**Task goal**
Exclude the pictures, then quote exactly the lines from the one holding "What is the total" through the last line of the records.

**Data in this exercise**
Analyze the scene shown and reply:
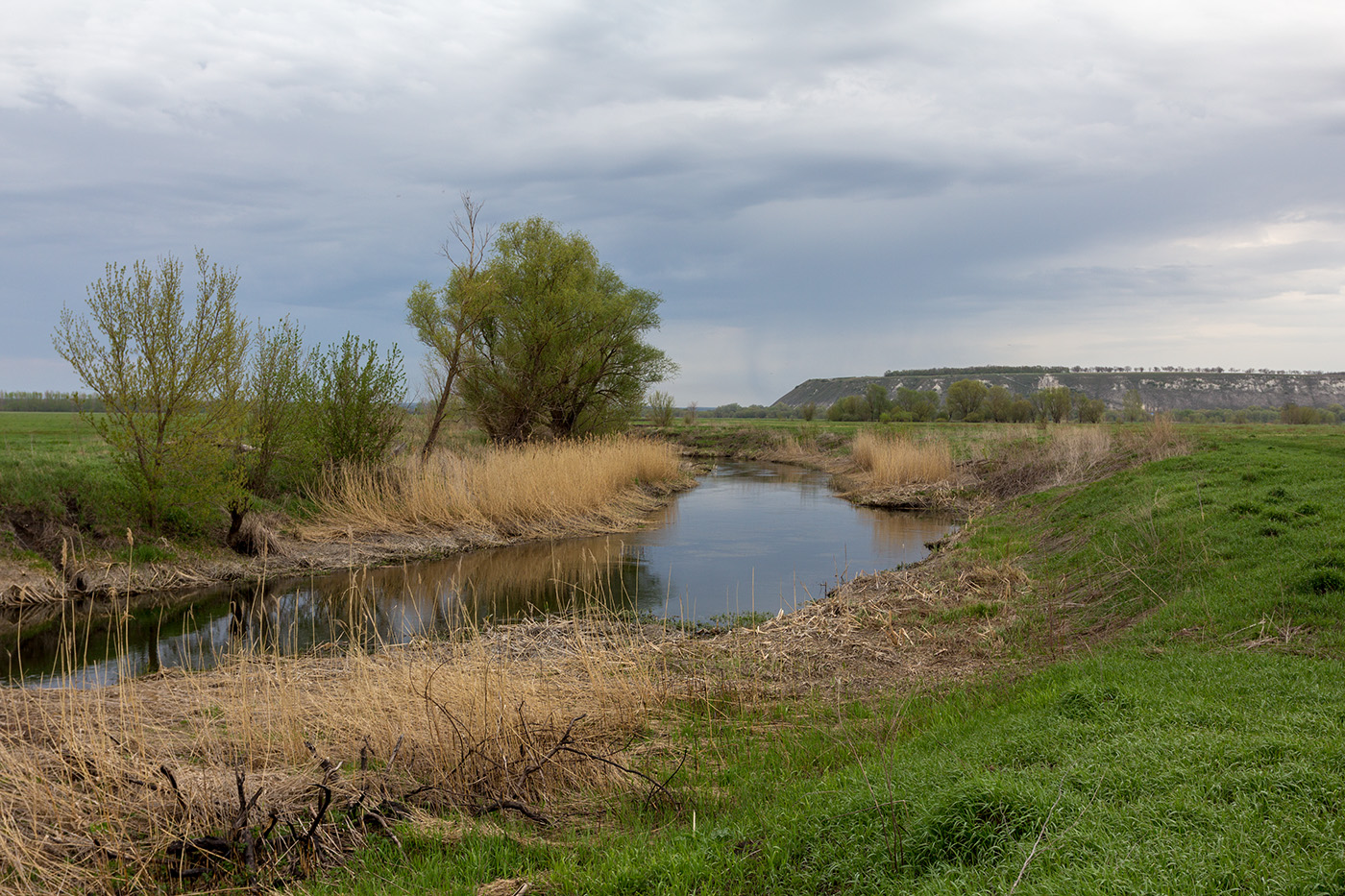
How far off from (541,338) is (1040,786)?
85.8 ft

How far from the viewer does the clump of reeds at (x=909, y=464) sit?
26.9 meters

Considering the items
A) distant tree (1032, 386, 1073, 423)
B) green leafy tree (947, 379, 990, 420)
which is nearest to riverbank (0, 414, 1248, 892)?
distant tree (1032, 386, 1073, 423)

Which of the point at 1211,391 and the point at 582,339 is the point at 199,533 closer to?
the point at 582,339

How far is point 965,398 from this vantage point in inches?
2581

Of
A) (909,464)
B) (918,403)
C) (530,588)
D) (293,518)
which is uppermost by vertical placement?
(918,403)

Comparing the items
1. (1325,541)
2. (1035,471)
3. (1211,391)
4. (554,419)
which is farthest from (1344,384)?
(1325,541)

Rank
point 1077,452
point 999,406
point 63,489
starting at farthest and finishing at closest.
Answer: point 999,406
point 1077,452
point 63,489

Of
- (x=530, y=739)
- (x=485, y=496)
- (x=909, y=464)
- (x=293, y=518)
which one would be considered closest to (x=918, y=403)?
(x=909, y=464)

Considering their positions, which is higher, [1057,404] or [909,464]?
[1057,404]

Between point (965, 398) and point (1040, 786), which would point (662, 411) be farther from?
point (1040, 786)

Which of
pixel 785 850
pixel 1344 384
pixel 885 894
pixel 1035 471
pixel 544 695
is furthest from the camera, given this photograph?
pixel 1344 384

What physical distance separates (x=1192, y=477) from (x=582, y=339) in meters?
21.4

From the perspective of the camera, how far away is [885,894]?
323cm

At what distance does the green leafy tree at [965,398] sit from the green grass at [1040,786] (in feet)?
197
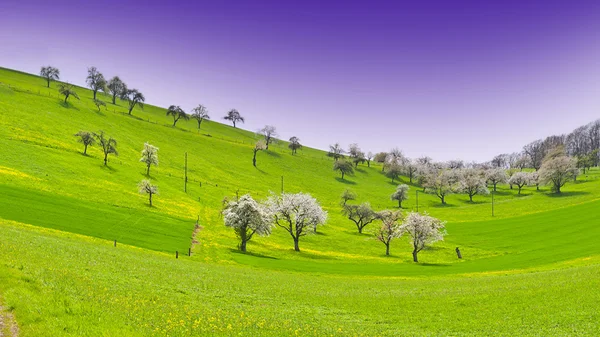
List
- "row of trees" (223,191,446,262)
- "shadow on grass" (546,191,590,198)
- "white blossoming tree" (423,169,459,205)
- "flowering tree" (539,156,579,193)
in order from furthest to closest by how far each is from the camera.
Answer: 1. "white blossoming tree" (423,169,459,205)
2. "flowering tree" (539,156,579,193)
3. "shadow on grass" (546,191,590,198)
4. "row of trees" (223,191,446,262)

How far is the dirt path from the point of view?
12420 millimetres

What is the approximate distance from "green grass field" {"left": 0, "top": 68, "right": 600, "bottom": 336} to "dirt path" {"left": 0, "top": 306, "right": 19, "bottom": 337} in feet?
1.25

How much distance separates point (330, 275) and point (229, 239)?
1226 inches

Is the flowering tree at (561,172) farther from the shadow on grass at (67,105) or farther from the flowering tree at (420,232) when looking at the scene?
the shadow on grass at (67,105)

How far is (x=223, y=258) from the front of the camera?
60562 millimetres

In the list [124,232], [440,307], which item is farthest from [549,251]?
[124,232]

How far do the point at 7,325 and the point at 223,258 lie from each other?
160 feet

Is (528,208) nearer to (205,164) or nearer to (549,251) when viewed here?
(549,251)

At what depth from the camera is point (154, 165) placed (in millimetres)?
126812

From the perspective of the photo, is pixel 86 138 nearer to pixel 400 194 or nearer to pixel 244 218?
pixel 244 218

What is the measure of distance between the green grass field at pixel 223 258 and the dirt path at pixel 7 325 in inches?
15.0

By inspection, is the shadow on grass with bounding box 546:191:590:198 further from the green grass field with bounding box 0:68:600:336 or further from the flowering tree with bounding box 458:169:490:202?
the flowering tree with bounding box 458:169:490:202

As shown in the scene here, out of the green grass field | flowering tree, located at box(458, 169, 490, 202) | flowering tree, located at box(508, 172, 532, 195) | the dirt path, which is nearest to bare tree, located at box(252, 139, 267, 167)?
the green grass field

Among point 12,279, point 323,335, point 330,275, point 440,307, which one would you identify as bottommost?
point 330,275
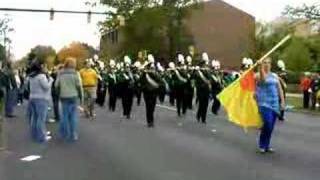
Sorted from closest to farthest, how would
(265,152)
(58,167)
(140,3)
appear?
(58,167), (265,152), (140,3)

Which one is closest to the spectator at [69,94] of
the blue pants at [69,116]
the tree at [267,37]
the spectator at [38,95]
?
the blue pants at [69,116]

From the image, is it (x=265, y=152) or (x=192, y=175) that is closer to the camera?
(x=192, y=175)

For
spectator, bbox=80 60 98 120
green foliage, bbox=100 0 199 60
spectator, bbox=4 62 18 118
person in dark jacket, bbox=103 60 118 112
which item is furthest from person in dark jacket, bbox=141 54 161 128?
green foliage, bbox=100 0 199 60

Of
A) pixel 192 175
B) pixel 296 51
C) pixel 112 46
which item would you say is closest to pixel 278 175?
pixel 192 175

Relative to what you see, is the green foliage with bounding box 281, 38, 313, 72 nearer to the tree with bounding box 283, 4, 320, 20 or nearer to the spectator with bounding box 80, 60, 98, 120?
the tree with bounding box 283, 4, 320, 20

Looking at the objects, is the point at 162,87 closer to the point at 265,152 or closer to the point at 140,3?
the point at 265,152

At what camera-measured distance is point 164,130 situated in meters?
20.3

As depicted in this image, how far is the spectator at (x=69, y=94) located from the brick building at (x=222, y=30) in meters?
82.4

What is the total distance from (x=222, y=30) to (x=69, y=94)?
3474 inches

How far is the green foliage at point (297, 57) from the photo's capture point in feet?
258

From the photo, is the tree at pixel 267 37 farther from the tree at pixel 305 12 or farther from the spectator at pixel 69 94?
the spectator at pixel 69 94

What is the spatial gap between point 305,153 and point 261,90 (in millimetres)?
1325

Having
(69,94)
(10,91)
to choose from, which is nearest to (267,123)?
(69,94)

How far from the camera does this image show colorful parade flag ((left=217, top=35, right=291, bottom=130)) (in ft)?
49.4
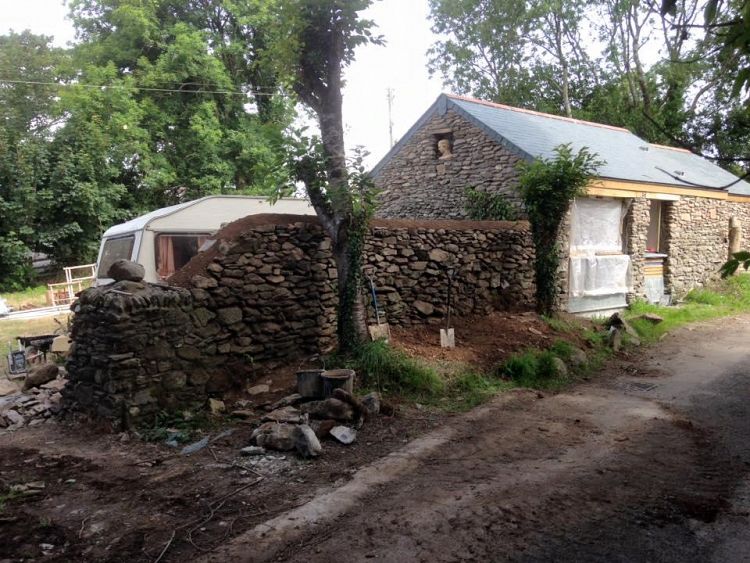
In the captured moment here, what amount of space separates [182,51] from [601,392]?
65.1ft

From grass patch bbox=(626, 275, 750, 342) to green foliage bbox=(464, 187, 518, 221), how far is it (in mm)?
3633

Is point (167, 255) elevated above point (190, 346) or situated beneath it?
elevated above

**Task response**
What is the total distance from (x=222, y=30) to (x=69, y=94)?
3474 inches

How far is the green foliage at point (297, 57) from the photo's capture point in feet?
258

From the photo, is the tree at pixel 267 37 farther from the tree at pixel 305 12 or farther from the spectator at pixel 69 94?
the spectator at pixel 69 94

What is the spatial gap between point 305,153 and point 261,90 (in millimetres)?
1325

Having
(69,94)
(10,91)
to choose from, which is nearest to (267,123)?
(69,94)

How far from the camera does this image show colorful parade flag ((left=217, top=35, right=291, bottom=130)) (in ft)?
49.4
In the captured moment here, what amount of space separates [182,51] from [601,392]?
65.1ft

From grass patch bbox=(626, 275, 750, 342) to green foliage bbox=(464, 187, 518, 221), how far is it (in mm)?
3633

Is point (167, 255) elevated above point (190, 346) or situated beneath it?
elevated above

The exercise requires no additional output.